- Interactive map of Rock
- 40°32′30″N 115°48′09″E﻿ / ﻿40.5418°N 115.802567°E
- Location: Yanqing District, China
- Mountain: Xiaohaituo Mountain
- Resort: National Alpine Ski Centre
- Opened: 3 February 2022
- Architect: Bernhard Russi (main) Didier Defago (assistant)
- Level: expert

Downhill (men)
- Start: 2,179 m (7,149 ft) (AA)
- Finish: 1,285 m (4,216 ft)
- Vertical drop: 894 m (2,933 ft)
- Length: 3.152 km (1.96 mi)
- Max incline: 34.2 degrees (68%)

Downhill (women)
- Start: 2,050 m (6,726 ft) (AA)
- Finish: 1,285 m (4,216 ft)
- Vertical drop: 765 m (2,510 ft)
- Length: 2.704 km (1.68 mi)

= Rock (ski course) =

Downhill ski course in Beijing, China

Rock (岩石 (岩石, yán shí)) is the Olympic downhill ski course in China, located in Yanqing District, part of National Alpine Ski Centre resort, opened in 2022.

It is approximately 90 km northwest of Beijing, which hosted the speed alpine skiing events of the 2022 Winter Olympics. The course was designed by Bernhard Russi, assisted by Didier Defago; both are Olympic downhill champions (1972, 2010) from Switzerland. According to Russi, "Rock" is most similar to the "Birds of Prey" course in the United States, located at Beaver Creek, Colorado.

This course has a very unusual terrain configuration, which has no resemblance to any other top level course around the world, as it runs mostly along the top of the ridge and in the canyon in bottom part.

== History ==
Bernhard Russi, a retired Swiss downhill racer and course architect who planned and constructed six Olympic downhill courses, designed this steep and unusual course for seven years.

Two years prior to the Olympics, men's World Cup events (downhill, super-G) were scheduled for this course in February 2020, but were cancelled due to the COVID-19 pandemic.

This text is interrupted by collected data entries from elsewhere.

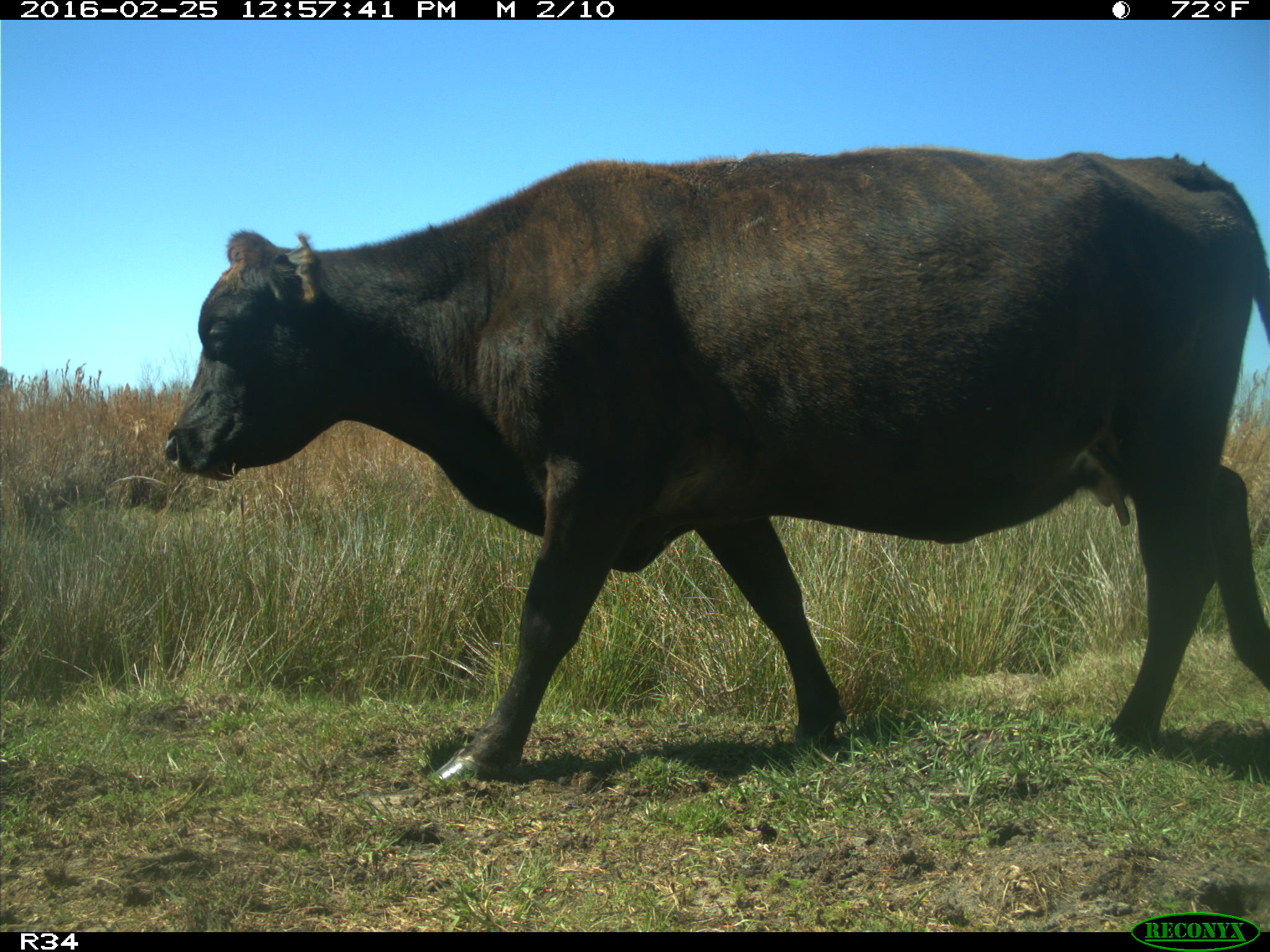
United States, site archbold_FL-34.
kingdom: Animalia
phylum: Chordata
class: Mammalia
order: Artiodactyla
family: Bovidae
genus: Bos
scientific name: Bos taurus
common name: domestic cow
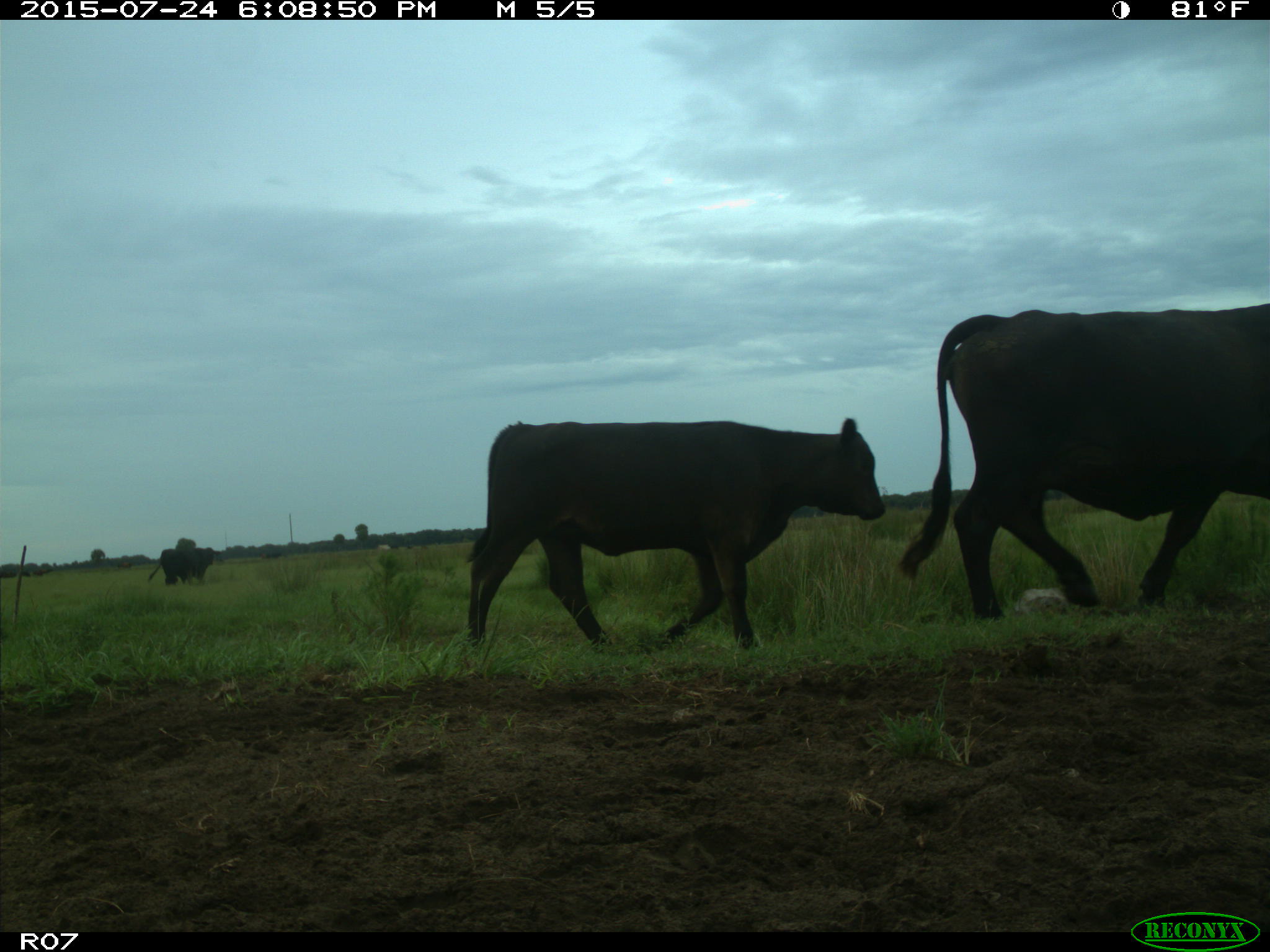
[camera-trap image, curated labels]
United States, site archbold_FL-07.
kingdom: Animalia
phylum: Chordata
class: Mammalia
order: Artiodactyla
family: Bovidae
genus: Bos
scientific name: Bos taurus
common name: domestic cow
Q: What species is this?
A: Bos taurus (domestic cow).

On 7 February 2022, Beat Feuz took the gold medal at downhill, his last missing trophy, at premiere competition on this course. Adrian Smiseth Sejersted set the course top speed record at 139.7 km/h (86.8 mph).

== Olympics ==

=== Men ===

| Date | Type | Gold | Silver | Bronze |
|---|---|---|---|---|
| 7 February 2022 | DH | SUI Beat Feuz | FRA Johan Clarey | AUT Matthias Mayer |
| 8 February 2022 | SG | AUT Matthias Mayer | USA Ryan Cochran-Siegle | NOR Aleksander Aamodt Kilde |
| 10 February 2022 | AC | AUT Johannes Strolz | NOR Aleksander Aamodt Kilde | CAN James Crawford |

- Slalom in men's Alpine combined event was held on "Ice River" course.

=== Women ===

| Date | Type | Gold | Silver | Bronze |
|---|---|---|---|---|
| 11 February 2022 | SG | SUI Lara Gut-Behrami | AUT Mirjam Puchner | SUI Michelle Gisin |
| 15 February 2022 | DH | SUI Corinne Suter | ITA Sofia Goggia | ITA Nadia Delago |
| 17 February 2022 | AC | SUI Michelle Gisin | SUI Wendy Holdener | ITA Federica Brignone |

- Slalom in women's Alpine combined event was held on "Ice River" course.

== World Cup ==

=== Men ===

Date: Type; Winner; Second; Third
15 February 2020: DH; cancelled due to the COVID-19 pandemic
16 February 2020: SG

== Profile ==
Course is very wavy and curvy in the upper section, very steep in midsection, and gliding part in bottom section. Course has long and fast curves, steep transitions and four big jumps.

=== Course sections ===
- Start, High Cloud, Pine Forest, White Face, Galleria, Dwen Dwen jump, Silk Road, Sugar jump, Roller Coaster, Rhon Rhon jump, Haituo Bowl, Canyon, Cliff jump, Finish.